In September, I visited a number of Mennonite churches in Indonesia. There I saw a demonstration of God’s power that is leading the church to dynamic growth.
I was deeply moved to hear the story told by Pastor David Epenetus Meijanto of the Maranatha church in Ungaran. This growing congregation conducts monthly evening services for prayer and healing which are attended by many of their Muslim neighbors. Since Muslims believe that Jesus is a healing prophet, they are drawn to services where people look to Jesus for healing and hope.
One evening, a Muslim imam brought his nine-year-old daughter for healing. He had taken her to physicians in the area, without noticeable improvement of her eyesight. This conservative imam stood out in the congregation, dressed in garb reminiscent of the Taliban. Throughout the two-hour service, members of the church surrounded his young daughter in prayer as they engaged in Pentecostal-style praise and worship. Tears streamed down the imam face as he witnessed his daughter’s sight substantially restored. And the church gave vibrant praise to God.
These signs of Gods’ power are quite common in the church in Indonesia, as they are in some other parts of Mennonite World Conference. In their recent book Winds of the Spirit: A Profile of Anabaptist Churches in the Global South, Conrad Kanagy, Tilahun Beyene, and Richard Showalter give witness to the many ways that the power of the Holy Spirit is being released in these various church communions. The book was inspired by Kanagy’s survey of Mennonite Church USA that resulted in his book Roadsigns for the Journey. But because of the many different assumptions in non-Western national churches about the work of the Holy Spirit, he and his colleagues asked very different survey questions. In fact, some of these questions would seem “far out” in Mennonite Church USA congregations.

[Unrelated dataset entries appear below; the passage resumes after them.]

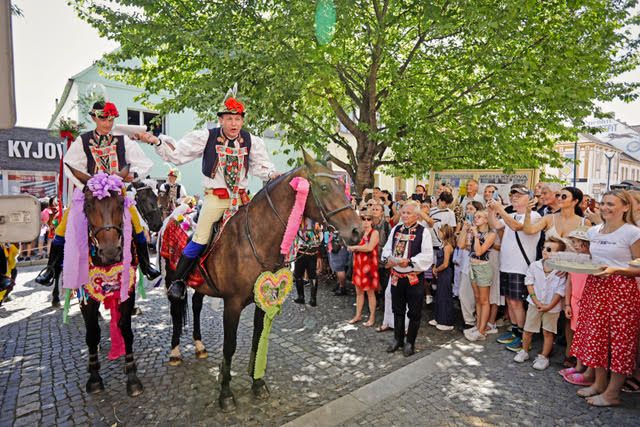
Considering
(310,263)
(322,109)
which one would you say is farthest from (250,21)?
(310,263)

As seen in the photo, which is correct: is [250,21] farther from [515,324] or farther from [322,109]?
[515,324]

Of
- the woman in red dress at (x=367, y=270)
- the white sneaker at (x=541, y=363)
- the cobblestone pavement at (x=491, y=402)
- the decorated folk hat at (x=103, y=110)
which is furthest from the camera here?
the woman in red dress at (x=367, y=270)

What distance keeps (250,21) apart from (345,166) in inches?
186

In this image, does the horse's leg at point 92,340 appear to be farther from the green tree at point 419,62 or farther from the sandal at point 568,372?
the sandal at point 568,372

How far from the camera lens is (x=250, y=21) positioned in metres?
8.58

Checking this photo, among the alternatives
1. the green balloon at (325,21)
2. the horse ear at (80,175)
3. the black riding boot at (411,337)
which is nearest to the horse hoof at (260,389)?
the black riding boot at (411,337)

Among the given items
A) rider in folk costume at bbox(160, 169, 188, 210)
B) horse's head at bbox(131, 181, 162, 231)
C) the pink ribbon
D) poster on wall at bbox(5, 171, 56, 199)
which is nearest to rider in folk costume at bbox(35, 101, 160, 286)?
horse's head at bbox(131, 181, 162, 231)

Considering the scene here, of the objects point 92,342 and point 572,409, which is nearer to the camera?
point 572,409

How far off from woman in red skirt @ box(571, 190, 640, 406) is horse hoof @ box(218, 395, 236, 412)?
382cm

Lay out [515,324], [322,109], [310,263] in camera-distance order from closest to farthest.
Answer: [515,324] < [310,263] < [322,109]

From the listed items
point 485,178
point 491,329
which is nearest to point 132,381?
point 491,329

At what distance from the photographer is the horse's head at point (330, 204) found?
10.7ft

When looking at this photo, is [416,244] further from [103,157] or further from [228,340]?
[103,157]

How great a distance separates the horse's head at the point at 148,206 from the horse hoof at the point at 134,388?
2.27m
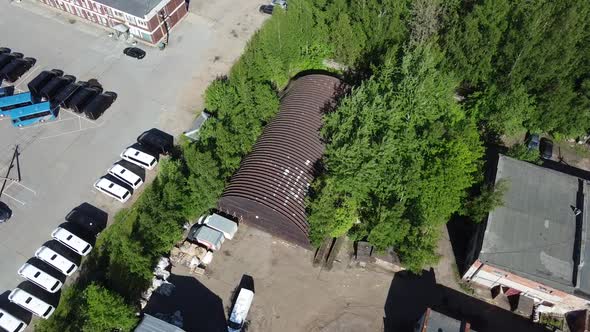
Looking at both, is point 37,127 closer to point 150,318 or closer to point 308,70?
point 150,318

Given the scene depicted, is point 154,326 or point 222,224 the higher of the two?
point 222,224

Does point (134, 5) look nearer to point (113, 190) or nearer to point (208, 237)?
point (113, 190)

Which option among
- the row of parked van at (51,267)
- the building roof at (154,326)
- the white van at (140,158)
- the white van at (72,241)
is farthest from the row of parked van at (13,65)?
the building roof at (154,326)

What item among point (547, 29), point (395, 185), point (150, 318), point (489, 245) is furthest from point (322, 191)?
point (547, 29)

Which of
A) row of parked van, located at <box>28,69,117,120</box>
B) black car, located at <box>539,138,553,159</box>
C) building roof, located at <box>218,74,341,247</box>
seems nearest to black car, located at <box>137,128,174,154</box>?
row of parked van, located at <box>28,69,117,120</box>

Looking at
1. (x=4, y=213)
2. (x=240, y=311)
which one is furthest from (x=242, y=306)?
(x=4, y=213)

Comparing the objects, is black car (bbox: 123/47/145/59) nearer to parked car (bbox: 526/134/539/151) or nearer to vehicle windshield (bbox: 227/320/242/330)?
vehicle windshield (bbox: 227/320/242/330)
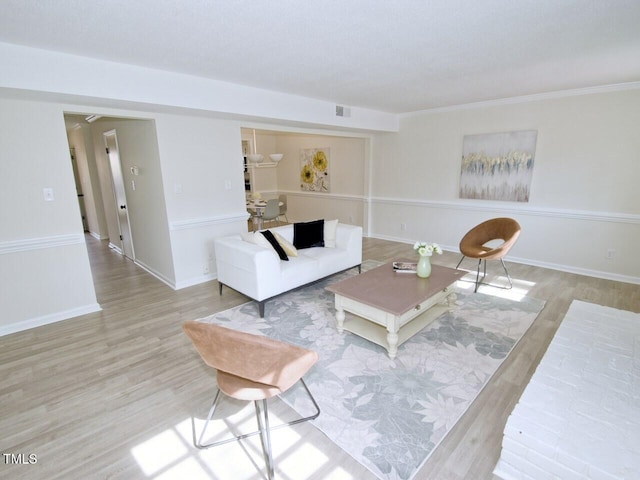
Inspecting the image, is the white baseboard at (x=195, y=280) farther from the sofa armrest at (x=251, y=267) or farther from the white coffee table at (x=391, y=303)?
the white coffee table at (x=391, y=303)

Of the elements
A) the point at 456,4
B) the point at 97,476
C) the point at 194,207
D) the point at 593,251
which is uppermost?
the point at 456,4

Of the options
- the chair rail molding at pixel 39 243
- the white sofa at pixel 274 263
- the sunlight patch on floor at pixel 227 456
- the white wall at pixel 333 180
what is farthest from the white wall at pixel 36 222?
the white wall at pixel 333 180

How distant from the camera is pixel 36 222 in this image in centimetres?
312

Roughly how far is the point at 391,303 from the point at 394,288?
0.34 m

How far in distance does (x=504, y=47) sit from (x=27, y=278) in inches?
189

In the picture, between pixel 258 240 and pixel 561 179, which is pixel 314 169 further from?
pixel 561 179

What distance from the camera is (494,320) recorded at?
3.20 meters

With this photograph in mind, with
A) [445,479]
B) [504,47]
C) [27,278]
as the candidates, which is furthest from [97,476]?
[504,47]

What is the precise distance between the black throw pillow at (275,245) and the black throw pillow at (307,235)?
48cm

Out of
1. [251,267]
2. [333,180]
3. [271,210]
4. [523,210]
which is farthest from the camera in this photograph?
[333,180]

In a recent article published by Anabaptist Mennonite Biblical Seminary in their Vision journal, Cheryl Bridges Johns suggests that parts of the American church have a “Holy Spirit deficit disorder.” And C. Arnold Snyder reminds us that the most important emphasis of our Anabaptist forebears was the regenerating work of the Holy Spirit. These serve as reminders that the power we most need in the church today is granted to us by the Holy Spirit. Perhaps, as one senior minister recently suggested, some of us are afraid of the Holy Spirit. This is understandable, given some of the abuses that we may have witnessed by leaders professing to be led by the Spirit. Yet we must not shy away from the power that is released by Spirit of God among us.
John Howard Yoder once proposed that the modern day Pentecostal movement is the closest modern parallel to the Anabaptist movement in the 16th century. If that is true, there is much to learn about the power of the Holy Spirit from brothers and sisters in our newer Mennonite communions such as Indonesia and also those in the United States who vibrantly embrace the work of the Holy Spirit. They may even point us back to our roots of faith. And that would be a powerful thing!